Instructions to follow
Copy out the items word for word, from the line with "Is pixel 825" through the end of the items.

-- START Excerpted records --

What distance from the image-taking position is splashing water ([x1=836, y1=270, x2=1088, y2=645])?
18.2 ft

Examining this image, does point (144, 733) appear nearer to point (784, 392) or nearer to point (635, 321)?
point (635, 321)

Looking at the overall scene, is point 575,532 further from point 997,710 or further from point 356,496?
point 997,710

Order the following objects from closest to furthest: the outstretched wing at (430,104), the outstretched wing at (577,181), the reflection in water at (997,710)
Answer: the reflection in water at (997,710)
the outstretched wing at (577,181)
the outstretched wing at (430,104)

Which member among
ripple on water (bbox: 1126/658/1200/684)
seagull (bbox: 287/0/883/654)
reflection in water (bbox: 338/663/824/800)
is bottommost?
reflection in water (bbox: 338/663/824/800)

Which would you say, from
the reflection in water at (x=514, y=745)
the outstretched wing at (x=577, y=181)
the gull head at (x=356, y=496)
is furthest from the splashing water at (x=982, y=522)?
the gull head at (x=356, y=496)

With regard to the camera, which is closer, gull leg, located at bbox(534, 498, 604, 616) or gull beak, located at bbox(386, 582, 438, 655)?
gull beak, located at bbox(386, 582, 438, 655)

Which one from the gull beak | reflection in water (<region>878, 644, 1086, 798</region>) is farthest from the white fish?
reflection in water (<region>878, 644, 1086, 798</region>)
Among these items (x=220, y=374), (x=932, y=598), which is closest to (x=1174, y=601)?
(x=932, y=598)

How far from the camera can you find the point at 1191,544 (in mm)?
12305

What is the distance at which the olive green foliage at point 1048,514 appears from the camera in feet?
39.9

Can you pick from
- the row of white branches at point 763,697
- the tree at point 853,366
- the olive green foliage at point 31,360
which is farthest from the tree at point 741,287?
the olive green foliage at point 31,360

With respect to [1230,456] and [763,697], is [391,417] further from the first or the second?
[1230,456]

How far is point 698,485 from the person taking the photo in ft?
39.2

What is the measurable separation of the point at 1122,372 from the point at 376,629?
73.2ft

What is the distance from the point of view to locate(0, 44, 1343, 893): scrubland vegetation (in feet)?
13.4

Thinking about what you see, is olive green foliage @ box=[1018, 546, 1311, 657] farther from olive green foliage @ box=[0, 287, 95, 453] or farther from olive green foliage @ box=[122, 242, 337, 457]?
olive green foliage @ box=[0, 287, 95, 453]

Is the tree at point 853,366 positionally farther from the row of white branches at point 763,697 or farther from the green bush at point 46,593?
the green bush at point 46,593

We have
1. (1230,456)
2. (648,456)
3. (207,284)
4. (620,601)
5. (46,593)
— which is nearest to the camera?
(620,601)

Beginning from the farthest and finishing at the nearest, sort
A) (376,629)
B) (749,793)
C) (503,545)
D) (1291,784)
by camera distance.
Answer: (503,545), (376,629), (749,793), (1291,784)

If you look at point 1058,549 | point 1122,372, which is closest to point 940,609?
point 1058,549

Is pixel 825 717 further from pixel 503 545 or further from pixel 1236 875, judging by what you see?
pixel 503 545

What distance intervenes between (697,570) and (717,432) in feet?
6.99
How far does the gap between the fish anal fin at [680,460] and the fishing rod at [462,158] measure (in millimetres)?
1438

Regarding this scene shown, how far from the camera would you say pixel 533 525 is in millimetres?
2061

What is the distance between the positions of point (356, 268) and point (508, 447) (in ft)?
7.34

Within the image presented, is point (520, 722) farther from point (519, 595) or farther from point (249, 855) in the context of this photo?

-- END Excerpted records --

Solution
Is pixel 825 717 further from pixel 503 545 or further from pixel 1236 875, judging by what you see?
pixel 503 545

What distance intervenes between (697,570) and (717,432) in feet?
6.99
How far does the gap between the fish anal fin at [680,460] and the fishing rod at [462,158] measure (in millimetres)?
1438

Regarding this scene shown, how far from the camera would you say pixel 533 525 is in millimetres?
2061

What is the distance between the positions of point (356, 268) and point (508, 447) (in ft)?
7.34

Within the image presented, is point (520, 722) farther from point (519, 595) or farther from point (249, 855) in the context of this photo?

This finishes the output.